Your goal:
Copy out exactly, from the entries that follow, the line holding "how to connect", the line holding "Luxury Pod System Kit by Demon Killer", and all lines between them, but no pictures.

Records for the task:
________

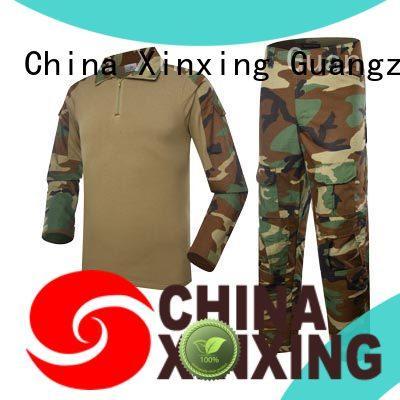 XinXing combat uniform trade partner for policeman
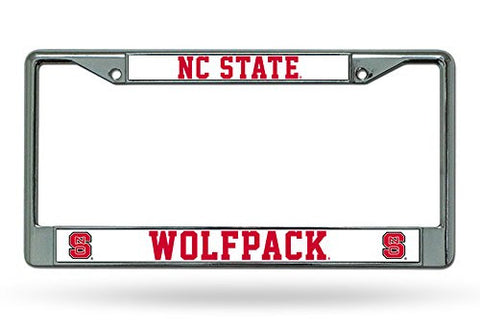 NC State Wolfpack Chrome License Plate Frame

________

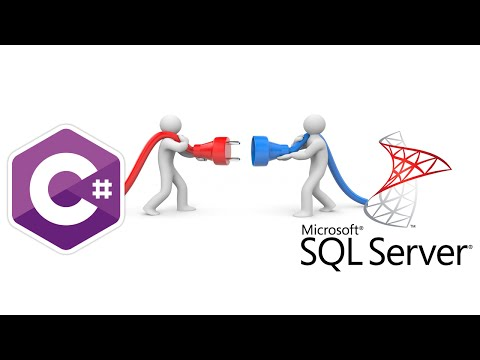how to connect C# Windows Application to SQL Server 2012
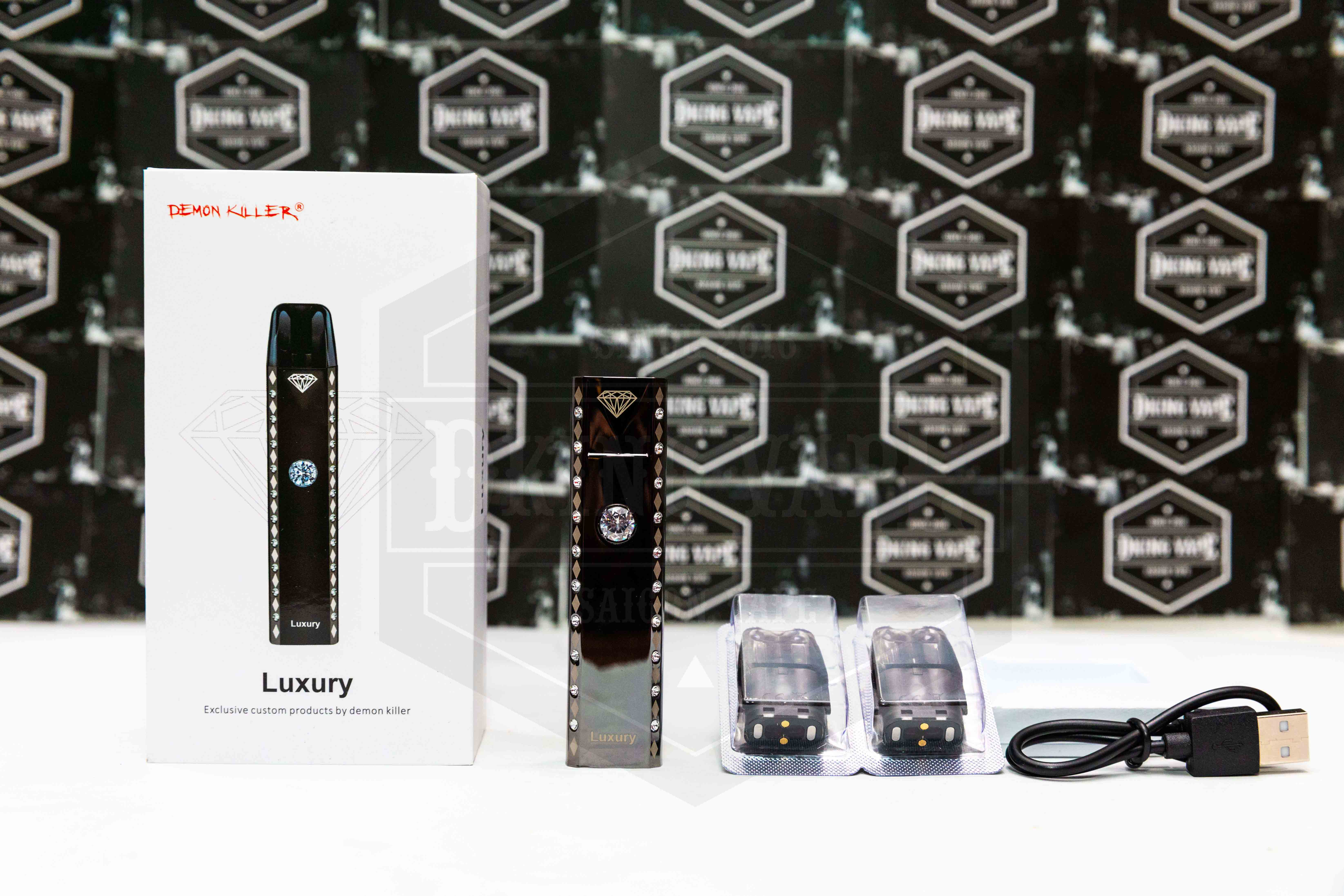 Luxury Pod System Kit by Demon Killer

________

Response for this exercise:
how to connect C# Windows Application to SQL Server 2012
 Luxury Pod System Kit by Demon Killer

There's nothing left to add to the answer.